One of the most famous Gĩkũyũ folktales tells the story of the blacksmith, Mũturi who had left his pregnant wife and gone to work in the smithy a long way from home. Smiths among the Gĩkũyũ organized themselves and worked in a lodge at a secluded area called Kiganda. Extracting the ore from the earth, literally from the hands of the ancestors, Ngomi, and Mother earth and fashioning it into spears, knives, swords and farming tools was considered high magic and was held with the same awe and fear as Ũgo or discernment.

The cult of working iron, Ũturi, among the Gĩkũyũ was a cult because things were manufactured that were necessary to society and not because it was possible to make them or that it was profitable to do so. They made sure that innovation and the making of things was a tightly controlled affair. So much so that joining the cult of smiths, was a complicated and expensive affair and any new smith was sworn into a system that controlled and put a caveat on innovation. This ensured a stable society that was not likely to be taken over by a runaway technology based on consumption and greed. Many of the secrets and initiatory practices are unknown to this day except to a few surviving practitioners and elect Ago.
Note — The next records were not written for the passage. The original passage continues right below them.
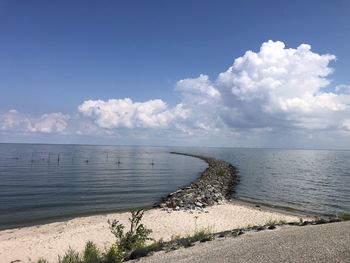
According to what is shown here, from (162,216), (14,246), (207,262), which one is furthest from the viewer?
(162,216)

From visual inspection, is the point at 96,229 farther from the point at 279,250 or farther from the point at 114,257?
the point at 279,250

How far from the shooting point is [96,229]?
2156 centimetres

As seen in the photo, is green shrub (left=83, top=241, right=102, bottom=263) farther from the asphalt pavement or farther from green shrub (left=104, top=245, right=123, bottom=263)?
the asphalt pavement

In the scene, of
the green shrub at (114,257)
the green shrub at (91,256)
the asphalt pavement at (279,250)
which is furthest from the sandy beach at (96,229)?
the asphalt pavement at (279,250)

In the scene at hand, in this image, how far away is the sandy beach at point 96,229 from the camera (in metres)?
17.6

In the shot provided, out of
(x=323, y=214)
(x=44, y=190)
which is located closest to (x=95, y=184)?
(x=44, y=190)

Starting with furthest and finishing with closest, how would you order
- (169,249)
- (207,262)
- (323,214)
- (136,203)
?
(136,203), (323,214), (169,249), (207,262)

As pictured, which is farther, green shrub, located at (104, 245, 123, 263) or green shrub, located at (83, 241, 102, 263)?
green shrub, located at (83, 241, 102, 263)

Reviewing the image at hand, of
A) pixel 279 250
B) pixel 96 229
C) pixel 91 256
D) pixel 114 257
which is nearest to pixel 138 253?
pixel 114 257

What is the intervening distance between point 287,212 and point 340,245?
2245cm

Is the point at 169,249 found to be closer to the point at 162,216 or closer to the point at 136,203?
the point at 162,216

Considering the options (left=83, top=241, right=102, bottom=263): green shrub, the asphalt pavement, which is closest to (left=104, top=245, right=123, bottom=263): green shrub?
(left=83, top=241, right=102, bottom=263): green shrub

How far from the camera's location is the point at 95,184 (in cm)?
4678

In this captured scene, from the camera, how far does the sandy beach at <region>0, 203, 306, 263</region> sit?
17594 mm
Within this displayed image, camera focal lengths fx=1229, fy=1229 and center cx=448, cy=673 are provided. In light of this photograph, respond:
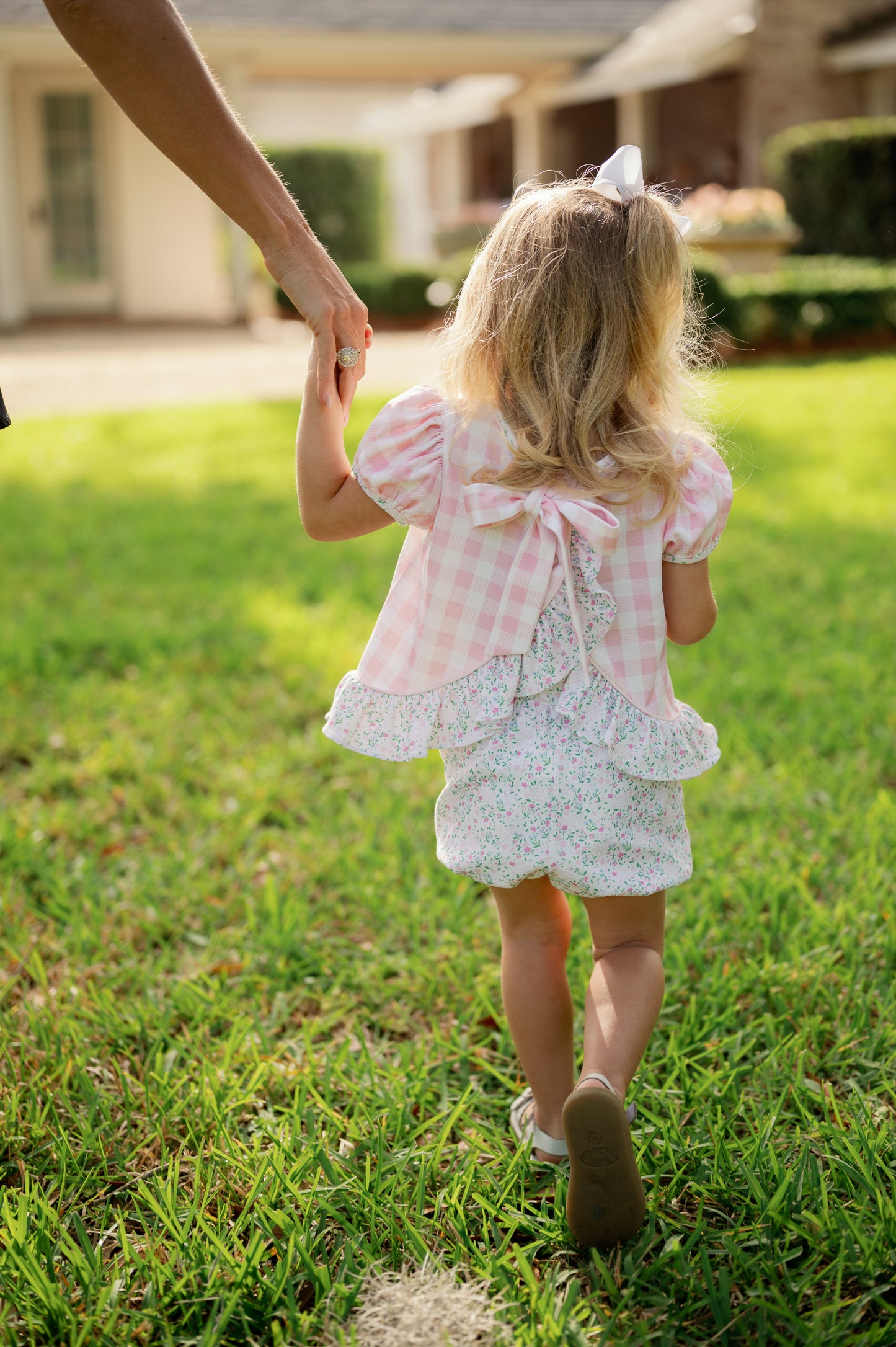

This is why there never was an industrial revolution in Gĩkũyũland and similarly advanced cultures that put a cap on what technologists could be capable of doing with their innovations. Such sufficiency cultures are based on the making of necessary goods that meet their needs as oppossed to consumer based cultures of ever increasing production centred on the creation of most often dreams and pathological desires.

The creation of everything that the heart desires is an endless race in innovating and manufacturing novelty. This is the basis of the industrial revolution in the West and is what has swept throughout the world through the process of conquest and destruction of sufficiency cultures. As far back as 1968, world famous psychoanalyst, Erich Fromm wrote an insisive analysis of western technology in a little book, The Revolution of Hope: Toward a Humanized Technology. He stated that we still have time to make man the master of the machine rather than its servant. As we now enter the frightening tunnel of artificial intelligence and the likely cancellation of biological man through a fusion of the biological and technological, it is well to give pause and learn from the masters, the Gĩkũyũ Aturi. They did not do things merely because they could or to increase the GDP but to create a stable society. They answered with a loud YES! Fromm’s cry on page 137, “Is a stationary technological society possible?” An undersranding of this crucial aspect of technology is absolutely necessary for anyone calling for us to be the next Singapore or the next competitive industrial giant. We need to go back to where the river lost its course and I trace that point to where we were educated into the culture of the making of endless needs, (consumerism), and production based on the meeting of endless yearnings, dreams and desires.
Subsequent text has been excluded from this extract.